La anciana aprovecha que la joven ha hundido la cabeza
en el capazo para lanzarle una nueva mirada de advertencia a Mona, quien sin
comprender su misteriosa actitud se aproxima con curiosidad para contemplar a
la beneficiaria de tales atenciones.
–¿Puede haber cosa más bonita en el mundo? –le dedica
Doña Encarna al cuerpecillo acurrucado entre sábanas de flores–. Y qué piernas
tiene la jodía.
–Seguro que anoche oyó sus llantos –se lamenta apurada
la joven madre–. Es otro diente. El tercero ya.
–Pobrecita, con lo que duelen.
–Siento las molestias.
–¿Molestias? ¡Anda ya!
Mona apenas presta atención a la conversación, incapaz
de apartar la vista del interior del carrito, los pelillos de la nuca
inhiestos.
–Bueno, doña Encarna, debemos irnos ya.
–Por supuesto, cariño.
–Y la medalla… ¿Cómo se lo puedo agradecer?

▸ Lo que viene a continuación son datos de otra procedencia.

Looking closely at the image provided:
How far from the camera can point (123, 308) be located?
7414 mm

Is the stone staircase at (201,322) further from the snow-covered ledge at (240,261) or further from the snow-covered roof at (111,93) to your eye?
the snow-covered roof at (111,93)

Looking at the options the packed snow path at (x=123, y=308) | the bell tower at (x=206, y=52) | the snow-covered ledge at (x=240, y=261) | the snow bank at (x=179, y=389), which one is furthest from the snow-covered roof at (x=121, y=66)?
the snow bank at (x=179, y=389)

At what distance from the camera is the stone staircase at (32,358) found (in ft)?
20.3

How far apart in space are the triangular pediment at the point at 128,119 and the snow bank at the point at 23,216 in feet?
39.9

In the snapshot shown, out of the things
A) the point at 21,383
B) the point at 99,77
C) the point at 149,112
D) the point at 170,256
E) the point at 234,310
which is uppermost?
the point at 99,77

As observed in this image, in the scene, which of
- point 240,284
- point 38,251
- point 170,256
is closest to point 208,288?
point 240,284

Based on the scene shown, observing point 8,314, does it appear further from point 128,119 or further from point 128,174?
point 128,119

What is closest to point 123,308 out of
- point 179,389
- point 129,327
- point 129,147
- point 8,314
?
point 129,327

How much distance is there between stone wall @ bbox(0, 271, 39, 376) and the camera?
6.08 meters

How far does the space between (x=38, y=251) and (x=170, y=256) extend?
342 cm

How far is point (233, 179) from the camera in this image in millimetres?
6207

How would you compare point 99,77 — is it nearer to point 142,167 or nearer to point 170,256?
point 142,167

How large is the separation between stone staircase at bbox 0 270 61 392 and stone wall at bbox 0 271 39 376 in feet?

–Pues pasándote luego por casa para tomarte un
cocacolita.
–Lo haré, en cuanto despierte la nena de la siesta.
Que tengan buen día.
Nada más entrar la joven en el portal, Mona se encara
a su amiga, exigiendo respuestas.
–¿Una muñeca? –pregunta ante su silencio.
–Amaya no ha tenido una vida fácil –es la escueta
explicación de doña Encarna.
A la anciana jamás se le ocurriría traicionar la
confianza de Amaya con cuchicheos sobre los abusos sufridos a manos de un padre
alcoholizado, violencia de la que huyó mediante un precipitado matrimonio con
el primero que le dijo bonitos ojos tienes. Pero como dice el sabio refranero,
la joven salió de la sartén para caer en las brasas pues la convivencia marital
se convirtió más pronto que tarde en una prolongación de las penurias sufridas
hasta entonces. La gota que colmó el vaso de la cordura la destiló la pérdida
de su primer hijo y si bien quiso la última Nochevieja que Amaya enviudara
pronto, sólo una maternidad cimentada sobre aquella muñeca reborn comprada a precio de saldo fue capaz de darle motivos para
vivir. Vida fruto de la inconsciencia, cierto, pero vida al fin y al cabo, y el
barrio entero se volcó sin reservas con la nueva madre.
–¡Por el amor de Dios, Encarni! –casi grita Mona, escandalizada
por lo anómala de la situación–. Esa chica necesita ayuda, y encima vas y le
regalas la medalla de tu familia. ¡Para un muñeco!
–Mira, Mona. Yo regalo mis cosas a quien me sale de
las narices.
–No te pongas así…
–¡Me pongo como me da la gana! Amaya es una buena
chica con muy mala suerte. Despacha cariño y atenciones como pocos, además de
ser una trabajadora incansable.
–Eso no te lo discuto pero creo que deberíais llamar a
los Servicios Sociales.
–¿Y para qué, si puede saberse? ¿Para que le ocurra
como al pobre Román? Toda una vida pagando religiosamente las cuotas de su
modesto piso y van y se lo llevan a un asilo, donde murió solo en vez de
hacerlo arropado por los suyos.
»No. Amaya es parte del barrio y como tal la cuidamos.
Le damos todo aquello que nunca tuvo y por eso don Francisco bautizará a su
nena la próxima semana, con mi medalla prendida de su pecho.
–No lo entiendo, Encarni. De verdad.
–Por supuesto que no, querida. Éste no es tu barrio.